Technical Indicators

Posted August 12, 2009 – 7:52 am in: Loans
     

Technical analysis depends on the use of indicators in finding the optimal points for entry and exit for each trade. A number of advanced technical indicators have been developed over the years that are used by the traders to confirm a particular market pattern. Two or more indicators are used in conjunction to confirm whether the markets are trending, ranging etc.

Each chart and technical indicator plays a unique role in the overall analysis process. You need to learn how to use these technical indicators to confirm trending or non trending conditions. The time periods and the technical indicators are useful in spotting interday or intraday turning points caused by large moves, retracements, continuances or reversals.

Each technical indicator performs differently in both trending and non trending markets. You should understand how each technical indicator shows direction, entry, exit or weaknesses or strength of price action in trending or non trending market conditions. You should memorize these differences to make the best use of these tools in your trading.

Lets discuss some of the important technical indicators that are popular among the traders.
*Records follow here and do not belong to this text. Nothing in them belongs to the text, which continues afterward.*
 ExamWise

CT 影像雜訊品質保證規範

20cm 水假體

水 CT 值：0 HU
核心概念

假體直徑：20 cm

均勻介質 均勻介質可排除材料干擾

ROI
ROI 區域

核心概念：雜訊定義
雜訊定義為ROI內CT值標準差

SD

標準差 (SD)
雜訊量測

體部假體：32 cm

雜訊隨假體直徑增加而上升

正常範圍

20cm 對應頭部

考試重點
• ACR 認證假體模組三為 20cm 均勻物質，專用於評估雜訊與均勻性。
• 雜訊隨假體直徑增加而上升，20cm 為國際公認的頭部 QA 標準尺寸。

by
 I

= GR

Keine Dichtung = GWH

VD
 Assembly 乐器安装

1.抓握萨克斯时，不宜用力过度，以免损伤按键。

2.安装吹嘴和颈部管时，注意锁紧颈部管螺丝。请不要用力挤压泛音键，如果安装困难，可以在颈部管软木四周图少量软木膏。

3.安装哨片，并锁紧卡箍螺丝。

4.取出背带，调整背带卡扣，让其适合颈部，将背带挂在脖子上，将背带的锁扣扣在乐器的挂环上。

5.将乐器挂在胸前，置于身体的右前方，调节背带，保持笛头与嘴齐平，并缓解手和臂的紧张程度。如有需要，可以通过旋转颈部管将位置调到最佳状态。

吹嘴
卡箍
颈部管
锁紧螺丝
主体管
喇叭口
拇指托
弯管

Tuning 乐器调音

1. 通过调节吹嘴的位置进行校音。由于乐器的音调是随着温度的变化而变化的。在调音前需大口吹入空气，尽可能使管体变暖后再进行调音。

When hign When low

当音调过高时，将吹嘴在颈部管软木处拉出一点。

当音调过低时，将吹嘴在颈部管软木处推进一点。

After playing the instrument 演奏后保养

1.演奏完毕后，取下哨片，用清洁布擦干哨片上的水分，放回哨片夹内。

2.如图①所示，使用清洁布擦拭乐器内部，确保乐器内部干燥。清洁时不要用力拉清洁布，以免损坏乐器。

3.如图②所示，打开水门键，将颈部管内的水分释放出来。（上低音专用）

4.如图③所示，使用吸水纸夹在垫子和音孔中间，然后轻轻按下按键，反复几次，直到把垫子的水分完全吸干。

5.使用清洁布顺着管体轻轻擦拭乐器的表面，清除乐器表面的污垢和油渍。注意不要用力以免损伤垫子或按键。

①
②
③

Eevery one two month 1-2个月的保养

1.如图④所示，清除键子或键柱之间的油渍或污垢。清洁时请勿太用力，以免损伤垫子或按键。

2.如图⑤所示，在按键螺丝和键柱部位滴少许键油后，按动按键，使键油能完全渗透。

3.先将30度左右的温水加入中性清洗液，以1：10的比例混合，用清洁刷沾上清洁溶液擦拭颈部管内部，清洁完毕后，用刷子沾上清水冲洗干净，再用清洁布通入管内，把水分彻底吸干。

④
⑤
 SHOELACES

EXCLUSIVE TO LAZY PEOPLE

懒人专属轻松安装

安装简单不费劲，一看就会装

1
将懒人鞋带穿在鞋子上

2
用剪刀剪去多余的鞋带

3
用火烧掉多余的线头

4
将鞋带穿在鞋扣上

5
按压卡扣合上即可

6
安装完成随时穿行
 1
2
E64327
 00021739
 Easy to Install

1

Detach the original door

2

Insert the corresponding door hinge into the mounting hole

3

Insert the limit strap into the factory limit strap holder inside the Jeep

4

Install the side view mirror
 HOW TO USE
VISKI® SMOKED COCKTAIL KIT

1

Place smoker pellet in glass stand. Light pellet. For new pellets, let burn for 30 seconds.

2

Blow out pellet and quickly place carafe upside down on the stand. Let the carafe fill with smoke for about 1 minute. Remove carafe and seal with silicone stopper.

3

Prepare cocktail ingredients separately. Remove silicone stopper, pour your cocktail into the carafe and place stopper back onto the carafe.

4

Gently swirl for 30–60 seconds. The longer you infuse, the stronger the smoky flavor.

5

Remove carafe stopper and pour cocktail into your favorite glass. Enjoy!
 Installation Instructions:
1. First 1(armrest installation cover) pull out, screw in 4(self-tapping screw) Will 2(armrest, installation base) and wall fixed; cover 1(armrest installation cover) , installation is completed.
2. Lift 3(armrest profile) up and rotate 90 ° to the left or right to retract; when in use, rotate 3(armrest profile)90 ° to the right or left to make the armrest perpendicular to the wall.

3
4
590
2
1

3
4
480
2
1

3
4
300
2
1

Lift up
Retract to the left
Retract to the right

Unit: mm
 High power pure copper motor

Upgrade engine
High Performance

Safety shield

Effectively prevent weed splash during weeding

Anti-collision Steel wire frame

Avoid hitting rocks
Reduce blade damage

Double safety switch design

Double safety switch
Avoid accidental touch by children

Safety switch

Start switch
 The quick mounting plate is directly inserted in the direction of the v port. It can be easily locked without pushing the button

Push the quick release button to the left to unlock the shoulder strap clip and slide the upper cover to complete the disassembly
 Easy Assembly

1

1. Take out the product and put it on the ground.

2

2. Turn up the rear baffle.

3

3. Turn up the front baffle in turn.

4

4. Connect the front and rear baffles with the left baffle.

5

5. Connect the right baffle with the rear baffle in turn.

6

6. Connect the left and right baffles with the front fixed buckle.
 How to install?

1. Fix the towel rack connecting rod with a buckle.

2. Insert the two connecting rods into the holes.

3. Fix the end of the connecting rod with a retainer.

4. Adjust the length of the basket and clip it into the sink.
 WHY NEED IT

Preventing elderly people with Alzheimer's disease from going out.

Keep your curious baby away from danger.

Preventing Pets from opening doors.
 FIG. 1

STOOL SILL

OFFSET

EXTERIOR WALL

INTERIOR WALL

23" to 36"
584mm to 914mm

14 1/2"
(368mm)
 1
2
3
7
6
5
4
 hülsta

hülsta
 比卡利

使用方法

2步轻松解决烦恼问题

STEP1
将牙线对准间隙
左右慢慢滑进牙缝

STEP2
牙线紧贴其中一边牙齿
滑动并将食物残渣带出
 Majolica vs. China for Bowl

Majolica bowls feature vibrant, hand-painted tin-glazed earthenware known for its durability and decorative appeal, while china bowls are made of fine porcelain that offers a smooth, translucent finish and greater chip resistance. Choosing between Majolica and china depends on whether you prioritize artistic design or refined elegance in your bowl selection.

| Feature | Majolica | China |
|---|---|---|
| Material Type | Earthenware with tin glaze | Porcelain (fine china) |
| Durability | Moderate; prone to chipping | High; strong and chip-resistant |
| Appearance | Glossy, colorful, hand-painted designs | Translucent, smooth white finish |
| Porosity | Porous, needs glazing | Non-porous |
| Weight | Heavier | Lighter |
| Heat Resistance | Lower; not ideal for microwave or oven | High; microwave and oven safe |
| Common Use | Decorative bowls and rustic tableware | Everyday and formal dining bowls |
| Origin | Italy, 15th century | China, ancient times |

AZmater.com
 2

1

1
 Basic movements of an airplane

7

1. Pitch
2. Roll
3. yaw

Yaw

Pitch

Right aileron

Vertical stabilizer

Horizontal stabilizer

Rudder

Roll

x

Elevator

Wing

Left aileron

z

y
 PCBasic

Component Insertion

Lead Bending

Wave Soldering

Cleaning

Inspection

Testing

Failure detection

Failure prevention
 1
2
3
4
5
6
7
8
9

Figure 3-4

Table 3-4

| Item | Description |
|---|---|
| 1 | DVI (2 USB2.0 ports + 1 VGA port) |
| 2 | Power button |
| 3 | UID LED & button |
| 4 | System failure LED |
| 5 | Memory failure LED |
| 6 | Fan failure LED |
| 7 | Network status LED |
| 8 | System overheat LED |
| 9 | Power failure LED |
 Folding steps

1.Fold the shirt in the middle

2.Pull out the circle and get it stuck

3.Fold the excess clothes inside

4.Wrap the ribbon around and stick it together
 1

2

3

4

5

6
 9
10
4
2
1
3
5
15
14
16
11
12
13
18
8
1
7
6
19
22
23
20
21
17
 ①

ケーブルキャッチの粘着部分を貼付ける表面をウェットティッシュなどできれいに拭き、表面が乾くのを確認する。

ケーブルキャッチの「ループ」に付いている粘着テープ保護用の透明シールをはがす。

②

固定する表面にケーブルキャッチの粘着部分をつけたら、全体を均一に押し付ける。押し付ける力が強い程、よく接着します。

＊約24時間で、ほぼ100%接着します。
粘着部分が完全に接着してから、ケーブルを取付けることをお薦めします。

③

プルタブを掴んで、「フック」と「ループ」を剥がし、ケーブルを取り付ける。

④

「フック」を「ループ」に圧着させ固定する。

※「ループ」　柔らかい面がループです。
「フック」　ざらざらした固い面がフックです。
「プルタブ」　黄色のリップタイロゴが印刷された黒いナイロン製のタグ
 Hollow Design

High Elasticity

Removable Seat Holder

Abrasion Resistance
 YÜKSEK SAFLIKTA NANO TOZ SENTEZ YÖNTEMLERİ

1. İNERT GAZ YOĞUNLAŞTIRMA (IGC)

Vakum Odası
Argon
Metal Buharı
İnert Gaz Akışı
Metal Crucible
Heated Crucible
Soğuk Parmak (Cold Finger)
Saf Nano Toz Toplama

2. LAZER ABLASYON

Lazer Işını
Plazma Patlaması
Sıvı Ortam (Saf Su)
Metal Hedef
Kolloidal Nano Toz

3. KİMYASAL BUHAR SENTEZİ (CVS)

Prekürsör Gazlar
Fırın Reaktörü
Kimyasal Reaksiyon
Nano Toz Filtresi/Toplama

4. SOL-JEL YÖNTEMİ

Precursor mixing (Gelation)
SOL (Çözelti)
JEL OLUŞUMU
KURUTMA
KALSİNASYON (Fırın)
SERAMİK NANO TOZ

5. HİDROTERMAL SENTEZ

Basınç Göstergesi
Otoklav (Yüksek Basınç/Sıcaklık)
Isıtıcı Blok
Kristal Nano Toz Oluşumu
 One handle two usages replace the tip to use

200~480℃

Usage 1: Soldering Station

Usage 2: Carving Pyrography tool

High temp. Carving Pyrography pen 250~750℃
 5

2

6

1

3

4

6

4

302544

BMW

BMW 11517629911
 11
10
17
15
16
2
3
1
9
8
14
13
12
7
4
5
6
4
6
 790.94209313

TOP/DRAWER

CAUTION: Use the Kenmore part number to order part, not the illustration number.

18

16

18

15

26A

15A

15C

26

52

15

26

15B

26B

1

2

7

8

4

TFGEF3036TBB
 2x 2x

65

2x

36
Directional Movement Indicator (DMI) combines Average Directional Index (ADX) and the Directional Index (DI). The Average Directional Index measures the strength of a prevailing trend. ADX rises when the trend is strong. It falls when the prior confirmed trend or direction is weakening and it measures the trending quality of the market. ADX isolates those periods where the market is not trending.

Directional Index (DI) comprises positive DI+ and negative DI-. When DI+ rises above DI-, an upward direction is confirmed. When DI- rises above DI+, a downward direction is confirmed. Both DI+ and DI- show direction. A strong move in the currency markets is confirmed when ADX is rising and both DI+ and DI- are apart.

The Stochastic Indicator identifies swings, tops and bottoms. The Stochastic Indicator is often referred to as the overbought or oversold indicator. It measures the relationship between the closing price of a currency pair and its high or low during a specific number of days or weeks.

The Stochastic Indicator does a wonderful job in finding the reversal tendencies in prices. As the price of the currency pair rises, the closing price tends to be closer and closer to the extreme high prices of the currency pair. Similarly as the prices fall, the closing price tends to fall on average closer and closer to the extreme low prices.

The Stochastic Indicator is considered to be a highly accurate method of picking the tops and bottoms. This indicator tries to find a correlation between the moving closing price of the currency pair and its reversal tendencies. It is a very useful tool that can be used as a timing aid. It tells you when to take action in a currency pair particularly when it is used in conjunction with other technical indicators. It is very popular among the traders.